Dec. 3, 2009 (Chinavestor) Index futures got firmer following a better-then-expected jobs data this morning. China stocks continued to climb in Hong Kong but succumbed to profit taking in Shanghai. The Hang Seng Index advanced 7.2% since last Friday shrugging off Dubai's woes. China Eastern Airlines (HKG:0670) (NYSE:CEA), Aluminum Corp. of China (HKG:2600) (NYSE:ACH) and Yanzhou Coal (NYSE:YZC) pulled the index as commodity prices strengthened on the weaker dollar. Chinese airliners reported strong passenger traffic growth and CEA's merger with rival Shanghai Airlines (SHA:600591) set a stage for a dominant position for CEA over the skies of China's financial hub, Shanghai.

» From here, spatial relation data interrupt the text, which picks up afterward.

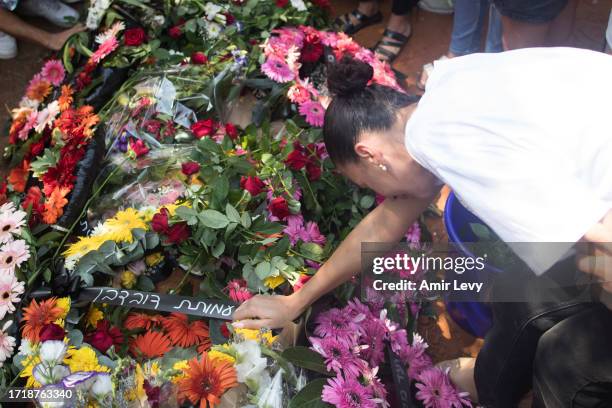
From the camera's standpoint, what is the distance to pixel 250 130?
2.05m

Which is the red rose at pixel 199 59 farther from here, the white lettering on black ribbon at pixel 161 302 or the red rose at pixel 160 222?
the white lettering on black ribbon at pixel 161 302

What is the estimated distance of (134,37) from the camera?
239 cm

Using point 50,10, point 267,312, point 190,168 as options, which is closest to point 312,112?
point 190,168

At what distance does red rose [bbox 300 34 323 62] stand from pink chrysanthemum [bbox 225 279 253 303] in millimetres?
1057

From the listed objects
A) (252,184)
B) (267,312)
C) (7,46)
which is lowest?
(7,46)

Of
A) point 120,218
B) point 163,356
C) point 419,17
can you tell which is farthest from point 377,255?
point 419,17

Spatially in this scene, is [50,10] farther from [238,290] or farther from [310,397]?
[310,397]

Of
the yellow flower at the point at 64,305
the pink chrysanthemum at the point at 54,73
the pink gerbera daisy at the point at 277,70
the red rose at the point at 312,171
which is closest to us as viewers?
the yellow flower at the point at 64,305

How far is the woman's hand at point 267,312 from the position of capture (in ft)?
4.95

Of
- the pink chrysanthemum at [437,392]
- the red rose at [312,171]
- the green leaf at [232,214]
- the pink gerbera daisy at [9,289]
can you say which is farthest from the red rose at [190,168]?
the pink chrysanthemum at [437,392]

Chinese ADRs are far from overbought, a bullish statement before the opening bell. Expect Chinese ADRs with strong momentum from last week to carry on but avoid those that fell on weak earnings. For a stocks specific readings, please visit today's overbought/oversold report.
The strong performance of the Hang Seng index and the Shanghai Composite is clearly reflected in today's overbought chart below. This makes a strong case for their tracking ETFs, such as the Morgan Stanley China Fund (NYSE:CAF) or the FTSE/Xinhua 25 China Index (NYSE:FXI). The relative weakness of the China real estate ETF (NYSE:TAO) suggests buying into weakness makes perfect sense this time.